E. Strategic rationale for the Transaction
The Management Board of GTC strongly believes that the Transaction has
sound strategic rationale for GTC and is aligned with the Company’s
long-term strategy given:
• expand into higher rated European real estate markets with Germany in
particular being a AAA-rated country known for its economic stability
and strong demand for residential properties. Post-Transaction 19% of
GTC Group combined GAV and 30% of its rental area to be located in
German;
• strong German market fundamentals such as an increasing housing
deficit, low vacancy rates, and decreasing interest rates lead to a
favorable outlook;
• quickly diversify GTC Group’s asset base by acquiring 5,165
residential units, i.e. about one fifth of GTC Group’s portfolio to be
residential post-Transaction;
• opportunity for value creation by enhancing value through (i) the
management and modernization of the properties and (ii) the disposal of
a part of the Portfolio at improved prices;
• a comprehensive ESG strategy, using a combination of sophisticated
hardware such as heat pumps and AI software components to create
sustainable living space further enhancing the Portfolio value;
• leveraging management’s residential expertise and combine it with a
select team from Peach Property Group AG to create a local taskforce to
manage the Portfolio; and
• improved creditworthiness, with a more balanced maturity profile and a
strong balance sheet benefitting from funding of the Transaction with
equity-like instruments.
F. Delayed disclosure of inside information
On 8 November 2024, the Transaction was approved by the Company’s
Supervisory Board in accordance with article 10 section 1 letter c) of
the articles of association of the Company.

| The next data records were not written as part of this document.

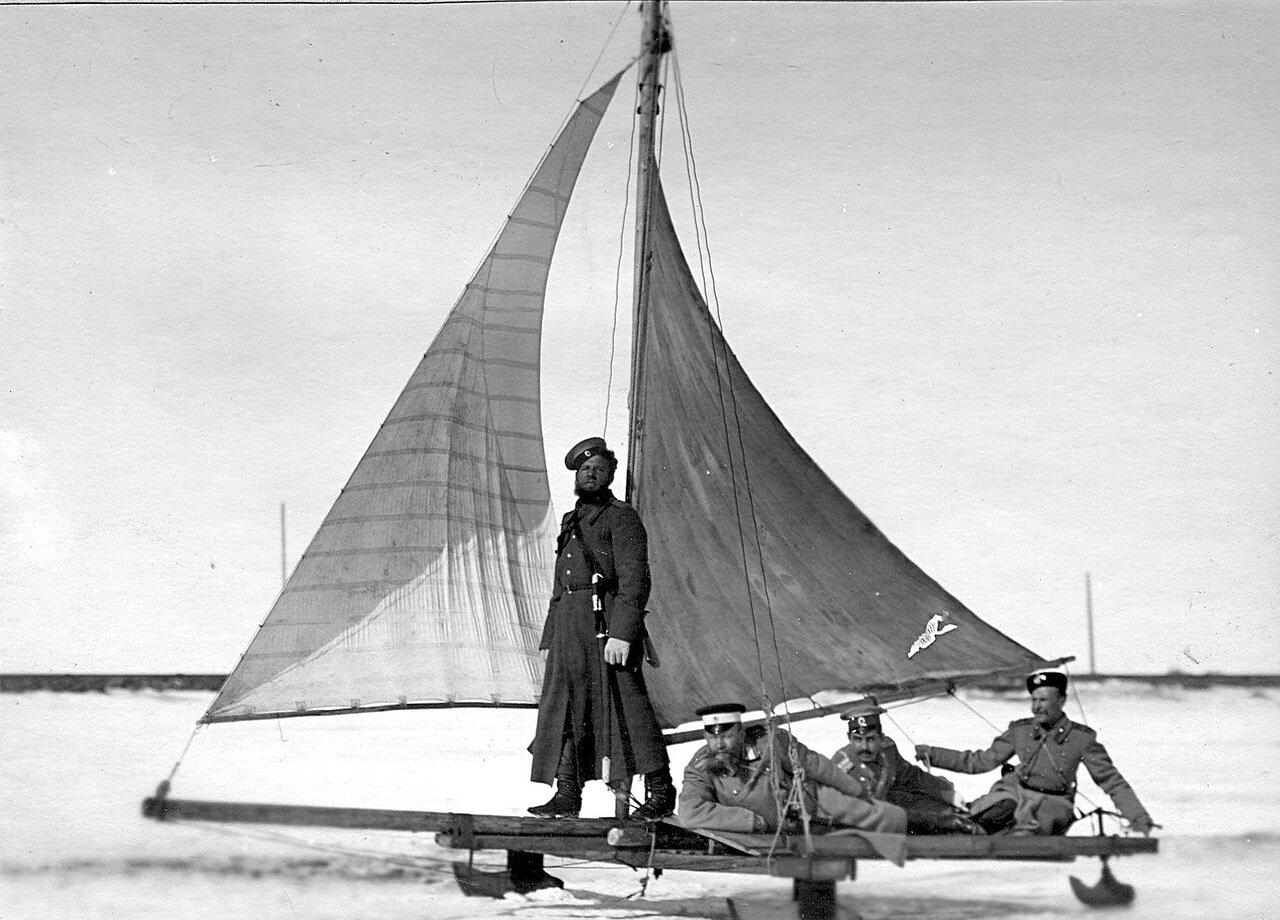 42.Казак лейб-гвардии Атаманского полка (стоит) и гвардейские офицеры на буере. 1908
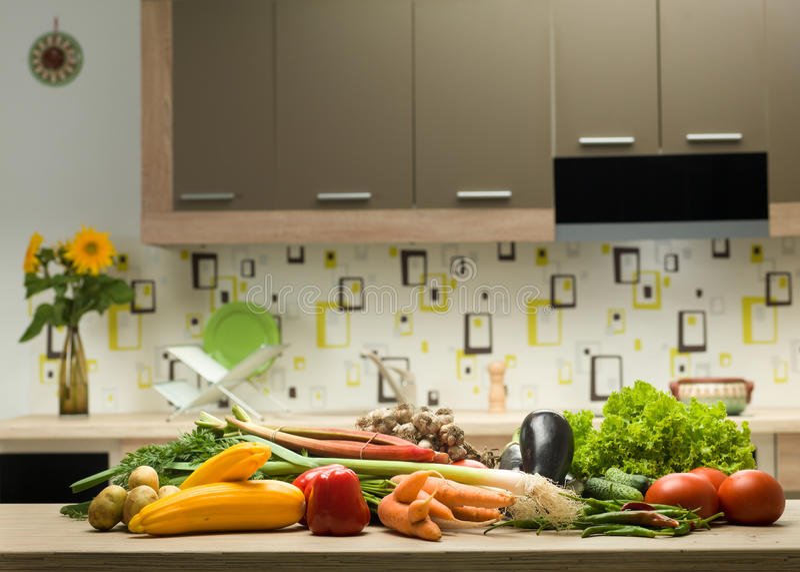 Assortiment des légumes sur la table de cuisine images stock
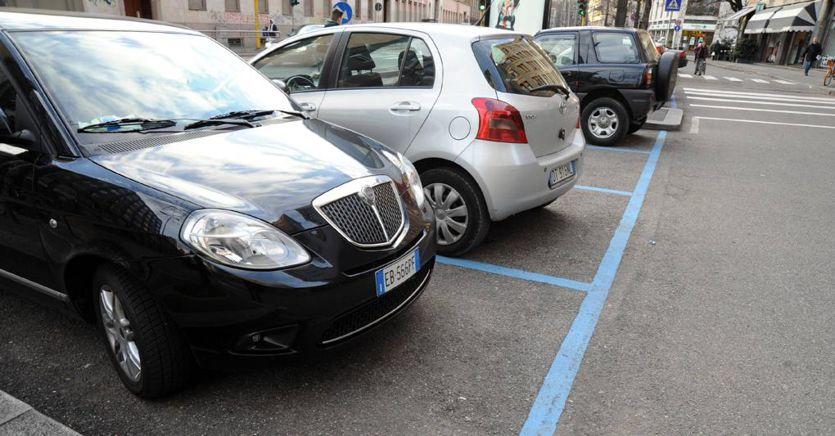 Strisce blu gratis anche per i disabili senza patente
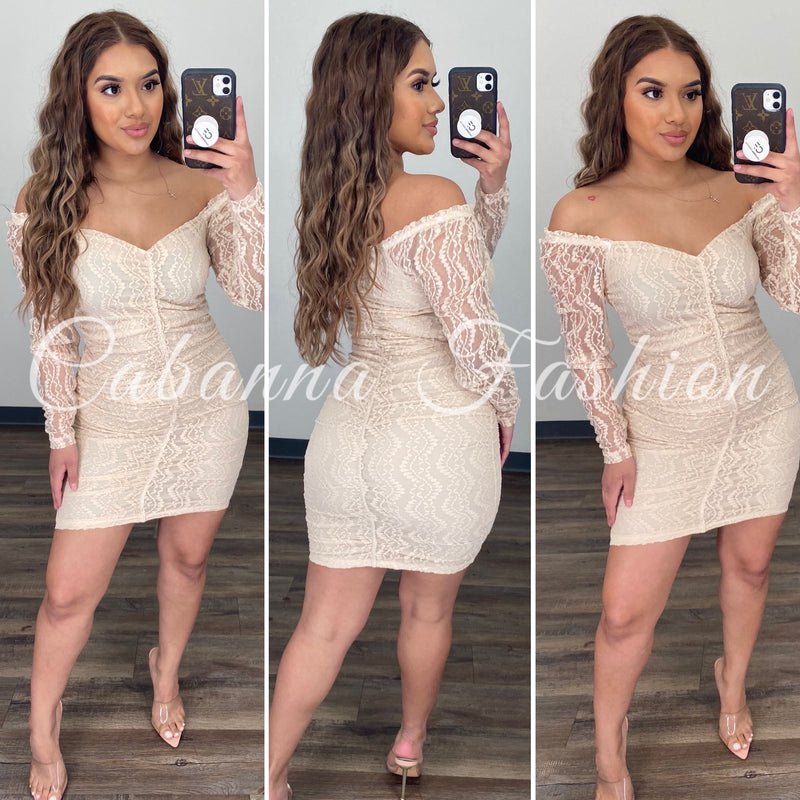 Lesly Lace Dress - (CREAM)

On 8 November 2024, the Company decided to delay the disclosure of the
inside information on the approval of the Transaction by the Supervisory
Board on the basis of Article 17 (4) of the Regulation of the European
Parliament and of the Council (EU) No. 596/2014 on market abuse (market
abuse regulation) and repealing Directive 2003/6/EC of the European
Parliament and of the Council, and Commission Directives 2003/124/EC,
2003/125/EC and 2004/72/EC (inside information) due to the fulfilment of
the conditions justifying such delay, including the likeliness that the
disclosure of such information would prejudice the legitimate interests
of the Company since such disclosure was likely to negatively affect the
course and outcome of the negotiations of the series of transactions
aimed at the acquisition of the Portfolio (described in more detail in
section A of this current report), and, consequently, the terms of the
Transaction.
Legal basis: Art. 17 (1) and (4) of the Regulation of the European
Parliament and of the Council (EU) No. 596/2014 on market abuse (market
abuse regulation) and repealing Directive 2003/6/EC of the European
Parliament and of the Council and Commission Directives 2003/124/EC,
2003/125/EC and 2004/72/EC (inside information).